> **Extracted information**:

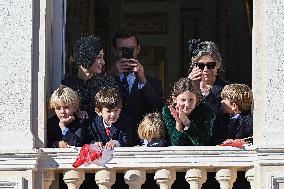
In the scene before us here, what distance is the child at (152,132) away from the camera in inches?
566

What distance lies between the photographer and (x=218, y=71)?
49.3 feet

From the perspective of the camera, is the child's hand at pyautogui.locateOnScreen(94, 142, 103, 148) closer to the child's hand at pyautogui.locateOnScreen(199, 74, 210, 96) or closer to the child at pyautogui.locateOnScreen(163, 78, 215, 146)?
the child at pyautogui.locateOnScreen(163, 78, 215, 146)

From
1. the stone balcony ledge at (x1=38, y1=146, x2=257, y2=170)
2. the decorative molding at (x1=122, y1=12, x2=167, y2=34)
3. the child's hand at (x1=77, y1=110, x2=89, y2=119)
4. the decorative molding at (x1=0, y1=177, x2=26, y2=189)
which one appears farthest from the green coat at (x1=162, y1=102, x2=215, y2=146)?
the decorative molding at (x1=122, y1=12, x2=167, y2=34)

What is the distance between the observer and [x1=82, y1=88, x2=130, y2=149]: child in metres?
14.4

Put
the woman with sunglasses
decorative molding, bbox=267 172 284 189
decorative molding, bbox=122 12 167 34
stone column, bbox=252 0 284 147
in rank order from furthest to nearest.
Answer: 1. decorative molding, bbox=122 12 167 34
2. the woman with sunglasses
3. stone column, bbox=252 0 284 147
4. decorative molding, bbox=267 172 284 189

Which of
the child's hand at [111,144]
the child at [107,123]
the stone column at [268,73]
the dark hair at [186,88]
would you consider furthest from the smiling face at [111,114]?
the stone column at [268,73]

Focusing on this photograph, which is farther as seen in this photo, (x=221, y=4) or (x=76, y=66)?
(x=221, y=4)

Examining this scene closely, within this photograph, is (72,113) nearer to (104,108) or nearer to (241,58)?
(104,108)

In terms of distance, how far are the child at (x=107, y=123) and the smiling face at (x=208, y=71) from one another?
2.73 ft

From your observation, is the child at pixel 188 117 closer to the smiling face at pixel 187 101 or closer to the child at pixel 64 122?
the smiling face at pixel 187 101

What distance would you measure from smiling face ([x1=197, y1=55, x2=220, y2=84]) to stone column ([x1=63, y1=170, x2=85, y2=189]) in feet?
4.62

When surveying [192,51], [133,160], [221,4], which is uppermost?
[221,4]

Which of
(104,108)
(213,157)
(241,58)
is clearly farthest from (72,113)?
(241,58)

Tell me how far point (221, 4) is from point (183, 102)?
625 cm
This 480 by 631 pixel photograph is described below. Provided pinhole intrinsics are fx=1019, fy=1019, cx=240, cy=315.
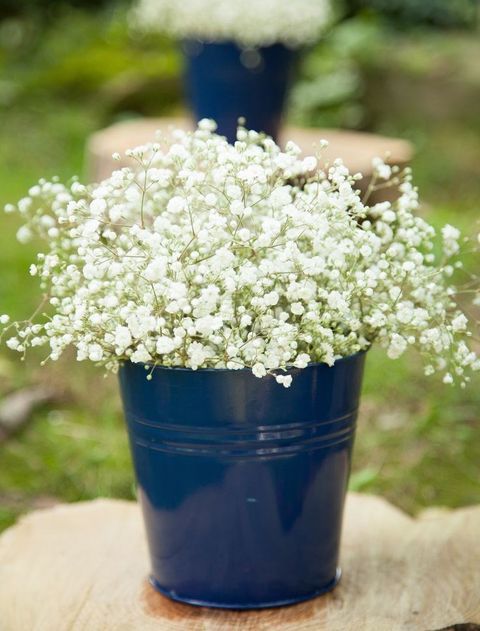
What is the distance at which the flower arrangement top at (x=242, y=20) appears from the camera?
4246 mm

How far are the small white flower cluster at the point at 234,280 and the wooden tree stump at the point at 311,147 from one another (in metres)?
2.01

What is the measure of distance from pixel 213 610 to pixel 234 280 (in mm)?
754

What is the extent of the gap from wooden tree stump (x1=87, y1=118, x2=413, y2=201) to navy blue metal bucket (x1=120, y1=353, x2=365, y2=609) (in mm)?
2079

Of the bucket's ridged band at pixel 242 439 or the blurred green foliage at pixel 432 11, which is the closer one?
the bucket's ridged band at pixel 242 439

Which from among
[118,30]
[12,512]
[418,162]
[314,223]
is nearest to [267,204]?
[314,223]

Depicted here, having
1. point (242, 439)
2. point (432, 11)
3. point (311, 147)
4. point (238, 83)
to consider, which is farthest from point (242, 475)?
point (432, 11)

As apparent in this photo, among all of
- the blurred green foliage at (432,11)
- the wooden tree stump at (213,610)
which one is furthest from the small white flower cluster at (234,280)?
the blurred green foliage at (432,11)

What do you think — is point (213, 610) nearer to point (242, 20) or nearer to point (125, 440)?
point (125, 440)

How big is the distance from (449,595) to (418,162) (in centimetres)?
475

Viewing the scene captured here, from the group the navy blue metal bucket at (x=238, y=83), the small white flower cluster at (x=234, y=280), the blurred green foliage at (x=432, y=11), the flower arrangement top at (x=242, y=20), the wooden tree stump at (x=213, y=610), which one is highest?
the blurred green foliage at (x=432, y=11)

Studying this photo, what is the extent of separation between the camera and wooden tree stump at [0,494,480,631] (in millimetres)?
2131

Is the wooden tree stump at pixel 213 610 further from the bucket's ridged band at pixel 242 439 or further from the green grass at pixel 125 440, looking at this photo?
the green grass at pixel 125 440

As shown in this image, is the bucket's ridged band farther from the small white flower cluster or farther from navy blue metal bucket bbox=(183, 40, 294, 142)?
navy blue metal bucket bbox=(183, 40, 294, 142)

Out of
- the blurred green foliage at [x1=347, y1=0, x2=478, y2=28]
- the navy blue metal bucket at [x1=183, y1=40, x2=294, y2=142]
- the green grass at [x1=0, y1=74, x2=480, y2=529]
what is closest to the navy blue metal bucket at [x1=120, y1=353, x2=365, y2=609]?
the green grass at [x1=0, y1=74, x2=480, y2=529]
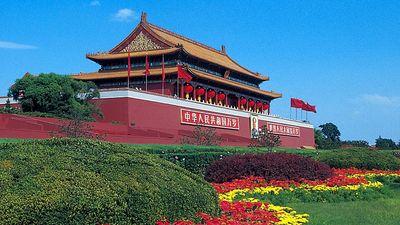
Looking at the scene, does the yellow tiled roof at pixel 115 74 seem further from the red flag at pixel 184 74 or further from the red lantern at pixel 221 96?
the red lantern at pixel 221 96

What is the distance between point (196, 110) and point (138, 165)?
24.8 metres

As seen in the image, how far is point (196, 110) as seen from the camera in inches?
1187

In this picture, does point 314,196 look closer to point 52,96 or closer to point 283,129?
point 52,96

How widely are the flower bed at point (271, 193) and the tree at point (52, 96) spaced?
48.3ft

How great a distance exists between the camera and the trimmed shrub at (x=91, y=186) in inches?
167

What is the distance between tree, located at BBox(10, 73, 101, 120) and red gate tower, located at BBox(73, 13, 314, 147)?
5.52 feet

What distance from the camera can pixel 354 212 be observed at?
Answer: 24.6 ft

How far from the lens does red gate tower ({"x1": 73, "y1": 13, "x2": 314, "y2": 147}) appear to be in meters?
26.0

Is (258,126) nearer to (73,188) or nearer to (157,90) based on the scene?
(157,90)

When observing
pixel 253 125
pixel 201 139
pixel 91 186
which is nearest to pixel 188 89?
pixel 253 125

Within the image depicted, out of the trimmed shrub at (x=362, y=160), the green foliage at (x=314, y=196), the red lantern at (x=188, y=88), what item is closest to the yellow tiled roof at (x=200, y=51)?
the red lantern at (x=188, y=88)

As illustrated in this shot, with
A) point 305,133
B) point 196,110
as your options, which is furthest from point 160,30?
point 305,133

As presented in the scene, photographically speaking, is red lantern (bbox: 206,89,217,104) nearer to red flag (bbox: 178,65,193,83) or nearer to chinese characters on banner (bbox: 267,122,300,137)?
red flag (bbox: 178,65,193,83)

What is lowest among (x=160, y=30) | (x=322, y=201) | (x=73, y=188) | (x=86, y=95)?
(x=322, y=201)
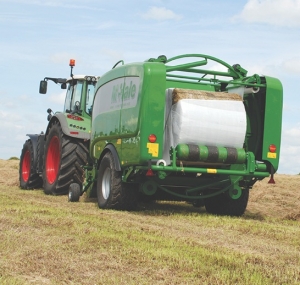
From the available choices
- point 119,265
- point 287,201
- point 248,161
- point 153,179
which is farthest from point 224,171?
point 119,265

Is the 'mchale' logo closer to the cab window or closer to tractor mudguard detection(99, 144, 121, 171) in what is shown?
tractor mudguard detection(99, 144, 121, 171)

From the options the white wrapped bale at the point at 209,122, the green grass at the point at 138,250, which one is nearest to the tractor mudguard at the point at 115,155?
the white wrapped bale at the point at 209,122

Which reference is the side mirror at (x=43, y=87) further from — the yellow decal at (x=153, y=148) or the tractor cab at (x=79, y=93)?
the yellow decal at (x=153, y=148)

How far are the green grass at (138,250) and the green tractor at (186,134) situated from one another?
0.95m

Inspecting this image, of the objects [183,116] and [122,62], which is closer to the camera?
[183,116]

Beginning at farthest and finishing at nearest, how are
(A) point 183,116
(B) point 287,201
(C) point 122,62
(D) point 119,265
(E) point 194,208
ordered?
(B) point 287,201 < (E) point 194,208 < (C) point 122,62 < (A) point 183,116 < (D) point 119,265

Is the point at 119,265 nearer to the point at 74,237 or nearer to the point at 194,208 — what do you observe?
the point at 74,237

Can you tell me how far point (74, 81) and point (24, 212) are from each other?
571cm

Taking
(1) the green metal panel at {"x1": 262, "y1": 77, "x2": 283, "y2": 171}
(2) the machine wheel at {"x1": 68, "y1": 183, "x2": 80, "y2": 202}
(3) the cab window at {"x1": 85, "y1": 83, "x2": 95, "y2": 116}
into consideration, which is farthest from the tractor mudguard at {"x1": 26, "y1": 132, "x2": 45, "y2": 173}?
(1) the green metal panel at {"x1": 262, "y1": 77, "x2": 283, "y2": 171}

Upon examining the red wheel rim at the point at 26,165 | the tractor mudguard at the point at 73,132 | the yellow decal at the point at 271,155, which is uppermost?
the tractor mudguard at the point at 73,132

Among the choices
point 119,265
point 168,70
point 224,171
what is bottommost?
point 119,265

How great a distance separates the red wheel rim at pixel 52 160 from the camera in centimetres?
1335

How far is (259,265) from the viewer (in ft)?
17.1

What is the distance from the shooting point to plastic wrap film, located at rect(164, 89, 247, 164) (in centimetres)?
905
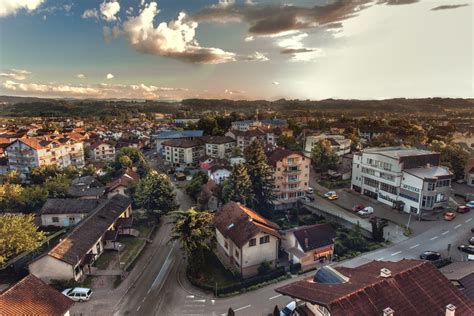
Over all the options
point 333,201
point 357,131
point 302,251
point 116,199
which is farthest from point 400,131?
point 116,199

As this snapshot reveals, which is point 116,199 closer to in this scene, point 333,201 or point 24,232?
point 24,232

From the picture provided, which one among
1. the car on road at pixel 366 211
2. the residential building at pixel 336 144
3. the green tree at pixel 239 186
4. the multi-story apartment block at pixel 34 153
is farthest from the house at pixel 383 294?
the multi-story apartment block at pixel 34 153

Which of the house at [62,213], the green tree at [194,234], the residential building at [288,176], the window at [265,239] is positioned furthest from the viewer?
the residential building at [288,176]

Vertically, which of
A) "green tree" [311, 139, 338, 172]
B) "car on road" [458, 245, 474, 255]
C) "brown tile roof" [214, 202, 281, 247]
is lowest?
"car on road" [458, 245, 474, 255]

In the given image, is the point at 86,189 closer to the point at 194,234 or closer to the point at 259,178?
Result: the point at 259,178

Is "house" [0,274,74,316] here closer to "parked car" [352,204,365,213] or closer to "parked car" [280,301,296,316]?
"parked car" [280,301,296,316]

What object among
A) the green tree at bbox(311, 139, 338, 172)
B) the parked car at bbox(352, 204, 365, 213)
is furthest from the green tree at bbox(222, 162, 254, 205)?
the green tree at bbox(311, 139, 338, 172)

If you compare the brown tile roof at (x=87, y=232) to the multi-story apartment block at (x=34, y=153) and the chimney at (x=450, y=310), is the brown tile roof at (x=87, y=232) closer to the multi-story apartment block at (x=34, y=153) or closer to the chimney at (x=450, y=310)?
the chimney at (x=450, y=310)
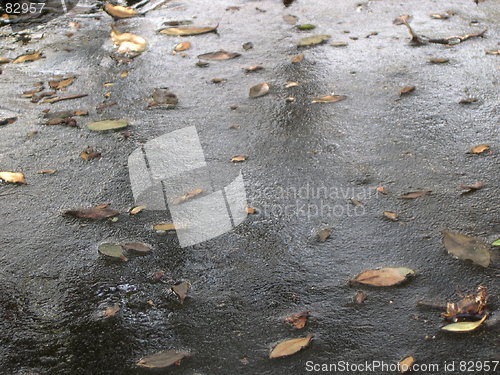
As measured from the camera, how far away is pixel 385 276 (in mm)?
2119

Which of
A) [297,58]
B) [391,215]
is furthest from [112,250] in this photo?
[297,58]

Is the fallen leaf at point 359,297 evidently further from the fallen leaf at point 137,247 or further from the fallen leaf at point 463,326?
the fallen leaf at point 137,247

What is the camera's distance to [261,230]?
243cm

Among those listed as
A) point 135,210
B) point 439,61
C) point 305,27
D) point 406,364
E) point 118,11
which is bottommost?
point 406,364

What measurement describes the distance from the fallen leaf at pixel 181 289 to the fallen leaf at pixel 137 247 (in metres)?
0.25

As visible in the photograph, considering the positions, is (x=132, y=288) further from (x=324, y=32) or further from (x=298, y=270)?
(x=324, y=32)

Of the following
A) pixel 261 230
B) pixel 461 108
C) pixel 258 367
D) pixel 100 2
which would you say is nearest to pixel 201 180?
pixel 261 230

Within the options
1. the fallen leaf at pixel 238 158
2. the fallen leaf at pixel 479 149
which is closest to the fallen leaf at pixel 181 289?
the fallen leaf at pixel 238 158

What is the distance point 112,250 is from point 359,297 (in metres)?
1.02

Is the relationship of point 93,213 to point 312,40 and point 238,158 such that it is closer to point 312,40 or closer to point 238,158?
point 238,158

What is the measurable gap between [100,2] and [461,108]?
3786 mm

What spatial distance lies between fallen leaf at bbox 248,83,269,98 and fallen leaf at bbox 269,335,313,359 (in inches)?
77.5

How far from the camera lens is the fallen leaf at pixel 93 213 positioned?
2.58 meters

> **Requirement**:
Exactly reproduce the lines from the one containing "What measurement describes" through the end of the records, and only those lines.

> **Right answer**:
What measurement describes the distance from the fallen leaf at pixel 181 289 to the fallen leaf at pixel 137 247 (in metres)?
0.25

As visible in the photograph, considering the positions, is (x=132, y=288) further from (x=324, y=32) or further from (x=298, y=270)?
(x=324, y=32)

Of the following
A) pixel 261 230
B) pixel 461 108
C) pixel 258 367
D) pixel 100 2
which would you say is nearest to pixel 201 180?
pixel 261 230

Within the options
1. the fallen leaf at pixel 238 158
2. the fallen leaf at pixel 479 149
which is closest to the fallen leaf at pixel 181 289?
the fallen leaf at pixel 238 158

What is the distance point 112,250 is from point 359,297 (in metres)?
1.02

Is the relationship of point 93,213 to point 312,40 and point 238,158 such that it is closer to point 312,40 or closer to point 238,158?
point 238,158

What is the measurable gap between [100,2] and [461,108]?
3786 mm

What spatial distance lies between fallen leaf at bbox 248,83,269,98 and fallen leaf at bbox 269,335,313,359 (in inches)?
77.5

How far from the camera lens is the fallen leaf at pixel 93 213 positioned?
2.58 meters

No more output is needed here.